Base normativa e precedentes
- Art. 5º, CF/88 — assegura direitos e garantias individuais, que são relevantes na preservação da dignidade e proteção das vítimas e familiares em contextos de desaparecimento.
- Art. 144, CF/88 — estrutura as forças de segurança pública, que têm papel central na investigação e na formulação de protocolos de atuação em casos de desaparecimento.
- Decreto‑Lei 3.689/1941 (CPP) — disciplina procedimentos penais que serão aplicáveis na hipótese de desaparecimento forçado, quando houver indícios de crime; a atuação inicial policial e o controle do Ministério Público seguem normas do CPP.
- Decreto‑Lei 2.848/1940 (Código Penal) — tipificações penais (ex.: sequestro) servem de referência para caracterização criminal quando o desaparecimento resultar de conduta dolosa de terceiro.
- Jurisprudência consolidada dos tribunais superiores — embora não exista uniformidade completa sobre classificação normativa de desaparecimentos, a jurisprudência tem destacado a necessidade de proteção às famílias e de investigação diligente em casos com indícios de conduta criminosa.
Impacto prático
- Para as investigações policiais: a tipificação formal incentivará protocolos iniciais diferenciados, podendo reduzir tempo de resposta em casos de desaparecimento forçado — onde a preservação de provas é crítica — e orientar prioridades operacionais.
- Para o Ministério Público: haverá fundamento normativo para requerer medidas cautelares, cooperação interestadual e federalização mais célere quando o caso for identificado como desaparecimento forçado.
- Para as famílias: a distinção pode ampliar o acesso a mecanismos de proteção, atendimento psicossocial e medidas emergenciais, dependendo da categoria fixada no primeiro triagem.

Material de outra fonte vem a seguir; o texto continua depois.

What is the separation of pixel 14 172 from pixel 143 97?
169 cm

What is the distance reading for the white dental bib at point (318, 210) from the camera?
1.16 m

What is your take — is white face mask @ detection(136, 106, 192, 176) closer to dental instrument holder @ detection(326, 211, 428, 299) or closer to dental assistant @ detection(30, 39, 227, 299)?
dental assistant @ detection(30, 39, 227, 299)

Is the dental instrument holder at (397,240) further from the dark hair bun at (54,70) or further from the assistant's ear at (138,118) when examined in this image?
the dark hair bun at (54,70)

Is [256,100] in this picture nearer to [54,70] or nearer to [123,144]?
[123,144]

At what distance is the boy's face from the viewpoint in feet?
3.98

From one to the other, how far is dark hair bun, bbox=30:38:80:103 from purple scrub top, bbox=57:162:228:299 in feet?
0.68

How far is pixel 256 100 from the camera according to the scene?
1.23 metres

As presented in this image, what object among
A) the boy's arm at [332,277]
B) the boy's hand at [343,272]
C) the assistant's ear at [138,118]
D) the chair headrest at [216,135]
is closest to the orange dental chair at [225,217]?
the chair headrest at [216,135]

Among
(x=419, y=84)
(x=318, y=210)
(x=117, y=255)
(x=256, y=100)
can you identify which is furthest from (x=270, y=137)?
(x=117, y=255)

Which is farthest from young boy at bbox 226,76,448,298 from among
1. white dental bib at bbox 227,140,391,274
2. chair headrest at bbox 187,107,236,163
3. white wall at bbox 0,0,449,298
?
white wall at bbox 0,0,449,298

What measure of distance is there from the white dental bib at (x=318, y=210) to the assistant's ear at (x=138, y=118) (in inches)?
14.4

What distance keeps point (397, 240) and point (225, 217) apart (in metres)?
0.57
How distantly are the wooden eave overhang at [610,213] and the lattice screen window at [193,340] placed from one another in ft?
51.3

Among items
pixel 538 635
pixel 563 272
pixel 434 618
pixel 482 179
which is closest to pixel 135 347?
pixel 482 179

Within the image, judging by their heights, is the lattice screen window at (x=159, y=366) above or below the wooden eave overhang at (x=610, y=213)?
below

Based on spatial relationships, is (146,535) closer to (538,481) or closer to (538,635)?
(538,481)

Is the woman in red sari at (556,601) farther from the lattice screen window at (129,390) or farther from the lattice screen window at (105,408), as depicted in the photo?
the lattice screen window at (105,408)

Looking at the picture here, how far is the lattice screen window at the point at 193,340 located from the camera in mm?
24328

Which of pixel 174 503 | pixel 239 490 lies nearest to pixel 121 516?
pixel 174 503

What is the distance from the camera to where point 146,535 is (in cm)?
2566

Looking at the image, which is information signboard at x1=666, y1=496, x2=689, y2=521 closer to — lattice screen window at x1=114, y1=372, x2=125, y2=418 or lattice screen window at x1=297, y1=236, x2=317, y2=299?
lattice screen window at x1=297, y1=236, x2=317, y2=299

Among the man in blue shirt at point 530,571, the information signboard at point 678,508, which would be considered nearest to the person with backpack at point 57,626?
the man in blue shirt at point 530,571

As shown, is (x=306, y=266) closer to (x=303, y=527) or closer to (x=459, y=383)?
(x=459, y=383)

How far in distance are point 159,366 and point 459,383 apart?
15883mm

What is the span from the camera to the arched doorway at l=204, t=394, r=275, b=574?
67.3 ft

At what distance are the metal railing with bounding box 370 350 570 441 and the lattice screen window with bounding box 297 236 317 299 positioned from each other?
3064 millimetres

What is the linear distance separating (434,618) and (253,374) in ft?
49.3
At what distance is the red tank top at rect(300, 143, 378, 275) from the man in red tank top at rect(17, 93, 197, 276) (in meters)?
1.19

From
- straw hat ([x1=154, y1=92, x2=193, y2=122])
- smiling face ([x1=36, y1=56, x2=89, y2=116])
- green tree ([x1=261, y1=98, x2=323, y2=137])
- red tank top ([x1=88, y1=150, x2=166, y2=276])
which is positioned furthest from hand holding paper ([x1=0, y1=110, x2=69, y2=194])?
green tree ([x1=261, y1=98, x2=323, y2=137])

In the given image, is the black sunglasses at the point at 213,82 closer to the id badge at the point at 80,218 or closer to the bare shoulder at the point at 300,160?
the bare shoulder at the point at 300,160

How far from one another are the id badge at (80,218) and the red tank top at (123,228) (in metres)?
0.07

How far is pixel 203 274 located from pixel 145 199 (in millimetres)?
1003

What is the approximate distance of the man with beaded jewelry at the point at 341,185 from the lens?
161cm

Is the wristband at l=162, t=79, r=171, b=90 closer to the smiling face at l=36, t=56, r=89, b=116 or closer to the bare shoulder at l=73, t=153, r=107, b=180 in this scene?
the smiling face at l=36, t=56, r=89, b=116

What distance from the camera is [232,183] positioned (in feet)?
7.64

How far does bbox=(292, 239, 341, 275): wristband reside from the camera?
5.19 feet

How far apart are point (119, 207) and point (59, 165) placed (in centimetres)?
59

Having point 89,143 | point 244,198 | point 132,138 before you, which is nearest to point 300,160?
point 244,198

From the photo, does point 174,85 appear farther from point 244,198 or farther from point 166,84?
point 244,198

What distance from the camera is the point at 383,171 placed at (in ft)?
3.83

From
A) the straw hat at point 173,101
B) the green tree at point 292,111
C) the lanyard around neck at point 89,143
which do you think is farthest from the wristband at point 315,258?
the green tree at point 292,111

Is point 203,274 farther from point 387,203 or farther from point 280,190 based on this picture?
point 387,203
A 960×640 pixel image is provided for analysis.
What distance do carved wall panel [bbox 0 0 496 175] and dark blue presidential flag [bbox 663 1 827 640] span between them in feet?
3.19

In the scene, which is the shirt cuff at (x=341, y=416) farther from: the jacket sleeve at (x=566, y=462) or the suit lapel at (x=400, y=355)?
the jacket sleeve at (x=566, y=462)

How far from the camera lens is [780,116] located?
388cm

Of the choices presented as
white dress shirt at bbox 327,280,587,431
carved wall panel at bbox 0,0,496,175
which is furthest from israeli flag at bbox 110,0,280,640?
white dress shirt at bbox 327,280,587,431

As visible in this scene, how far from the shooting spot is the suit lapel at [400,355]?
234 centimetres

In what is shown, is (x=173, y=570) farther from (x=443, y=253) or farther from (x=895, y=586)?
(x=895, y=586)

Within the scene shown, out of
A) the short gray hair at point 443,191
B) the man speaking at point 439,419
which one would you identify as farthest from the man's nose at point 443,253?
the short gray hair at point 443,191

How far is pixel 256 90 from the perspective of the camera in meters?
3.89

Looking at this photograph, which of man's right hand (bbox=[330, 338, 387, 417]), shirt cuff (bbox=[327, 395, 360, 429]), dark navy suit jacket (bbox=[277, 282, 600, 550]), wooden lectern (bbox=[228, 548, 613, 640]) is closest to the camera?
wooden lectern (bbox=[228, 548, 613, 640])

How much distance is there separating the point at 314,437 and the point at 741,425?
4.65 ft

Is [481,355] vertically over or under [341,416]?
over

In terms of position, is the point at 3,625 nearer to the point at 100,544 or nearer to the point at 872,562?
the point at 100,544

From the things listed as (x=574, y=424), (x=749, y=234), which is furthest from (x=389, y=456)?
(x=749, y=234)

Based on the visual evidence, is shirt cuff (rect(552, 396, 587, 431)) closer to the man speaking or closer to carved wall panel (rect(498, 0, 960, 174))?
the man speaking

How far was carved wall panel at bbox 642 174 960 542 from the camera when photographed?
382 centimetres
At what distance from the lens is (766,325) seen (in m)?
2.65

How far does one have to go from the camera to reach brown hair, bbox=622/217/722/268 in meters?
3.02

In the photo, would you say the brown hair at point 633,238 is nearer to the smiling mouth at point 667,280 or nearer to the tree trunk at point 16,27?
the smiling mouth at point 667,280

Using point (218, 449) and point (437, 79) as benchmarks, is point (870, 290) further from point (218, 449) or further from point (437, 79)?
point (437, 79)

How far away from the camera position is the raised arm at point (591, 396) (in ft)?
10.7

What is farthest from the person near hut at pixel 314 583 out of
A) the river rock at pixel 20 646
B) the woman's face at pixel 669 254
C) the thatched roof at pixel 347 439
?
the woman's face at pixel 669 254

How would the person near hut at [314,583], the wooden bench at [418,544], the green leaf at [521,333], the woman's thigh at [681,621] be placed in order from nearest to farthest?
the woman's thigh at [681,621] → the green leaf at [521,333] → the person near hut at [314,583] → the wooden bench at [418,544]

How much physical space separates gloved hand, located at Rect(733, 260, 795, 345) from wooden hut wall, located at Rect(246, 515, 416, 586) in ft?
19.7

- Para gestores públicos: exigirá definição de fluxos, capacitação e possivelmente adequação orçamentária para operacionalizar estratégias distintas (busca e salvamento, proteção, investigação criminal especializada).
- Para o sistema penal: a tipologia não cria novos crimes, mas organiza a resposta estatal, o que pode impactar prazos, diligências e políticas de investigação aplicada a crimes correlatos.
O que observar
- Qualidade da definição legal: a eficácia da medida dependerá da precisão conceitual das três categorias no texto final. Conceitos vagos podem gerar conflitos de competência entre polícia civil, polícia federal e Ministério Público, além de incertezas práticas.
- Critérios de transição: situações podem migrar de uma categoria para outra (ex.: inicialmente tratado como voluntário e depois evidenciado como forçado). O projeto precisará prever mecanismos claros de reclassificação e revisão de medidas adotadas.
- Modulação de efeitos e retroatividade: se aprovado, é relevante observar se o novo regramento será aplicado a casos em andamento e como serão tratadas medidas já implementadas; na CCJ pode surgir debate sobre eficácia imediata vs. implementação gradual.
- Recursos orçamentários e capacitação: a exigência de estratégias diferenciadas impõe custos e necessidade de formação especializada; a ausência de previsão orçamentária pode limitar implementação efetiva.
- Interação com normas processuais penais e direitos fundamentais: há risco de tensionamento entre necessidade de rapidez investigativa e garantias constitucionais; por isso, a redação deve conservar salvaguardas do devido processo legal e proteção de direitos individuais.
Em suma, o PL 306/2025 pretende converter em instrumento normativo uma prática que já ocorre de forma difusa nas instituições: diferenciar tipos de desaparecimento para orientar resposta estatal. A eficácia prática dependerá, contudo, da precisão técnica da redação, da coordenação interinstitucional prevista e da alocação de recursos para operacionalização das estratégias distintas. A tramitação na CCJ será o momento decisivo para aferir esses aspectos form‑procedimentais e constitucionais antes de eventual sanção e implementação.